Exercise aim:
Duplicate everything in the Amat Antono text from "Indonesian politician (born" down to "has two children.", word for word.

Document excerpt:

*** Begin section ***

Indonesian politician (born 1958)

Amat Antono (born 5 October 1958) is an Indonesian politician who served as the regent of Pekalongan Regency, Central Java for two terms, 2001–2006 and 2011–2016. Initially elected as regent of his home regency through a legislative vote, he lost in its first direct election to his deputy Siti Qomariyah before defeating her in 2011.

==Background==
Amat Antono was born in Tegaldowo village, Tirto subdistrict, Pekalongan Regency on 5 October 1958. He graduated from Diponegoro University with a bachelor's degree in 1984, and later a master's degree in 2006. His wife Arini Harimurti was elected as vice regent in the 2016 local election. The couple has two children.

==Career==
Before entering politics, Antono was a bureaucrat, working in the transmigration body at West Kalimantan's Sambas Regency. In 2001, he ran as a regent for his home regency with local academician Siti Qomariyah as his running mate, and the pair was voted 27-18 into office following a heated two-stage vote at the regency's legislative council. In 2006, he ran for reelection against Qomariyah in Pekalongan's first direct regency election. Although he received the support of a coalition of 15 political parties including his party PDI-P, he would lose to Qomariyah, winning 207,705 votes to Qomariyah's 227,137.

Between his terms, he served in several offices, including head of an inter-regency coordination body, briefly as the acting regent of Tegal Regency, and as a special staff to the governor. He ran once more in 2011 and this time won 254,762 votes (54.75%), defeating Qomariyah following a campaign which strongly focused on infrastructure development programs.

During his second term, he released a legislation prohibiting the hunting of snakes. His second term expired on 27 June 2016, as he could not run for reelection due to term limits.

In the 2019 legislative election, Antono ran as a NasDem Party candidate for the People's Representative Council from Central Java's 10th electoral district.

*** End section ***

Raw data:

*** Begin section ***

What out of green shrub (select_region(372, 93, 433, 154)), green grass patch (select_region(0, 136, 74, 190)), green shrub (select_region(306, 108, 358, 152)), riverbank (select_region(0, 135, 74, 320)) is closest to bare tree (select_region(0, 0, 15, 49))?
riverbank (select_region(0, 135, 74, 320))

*** End section ***

Answer to the exercise:
Indonesian politician (born 1958)

Amat Antono (born 5 October 1958) is an Indonesian politician who served as the regent of Pekalongan Regency, Central Java for two terms, 2001–2006 and 2011–2016. Initially elected as regent of his home regency through a legislative vote, he lost in its first direct election to his deputy Siti Qomariyah before defeating her in 2011.

==Background==
Amat Antono was born in Tegaldowo village, Tirto subdistrict, Pekalongan Regency on 5 October 1958. He graduated from Diponegoro University with a bachelor's degree in 1984, and later a master's degree in 2006. His wife Arini Harimurti was elected as vice regent in the 2016 local election. The couple has two children.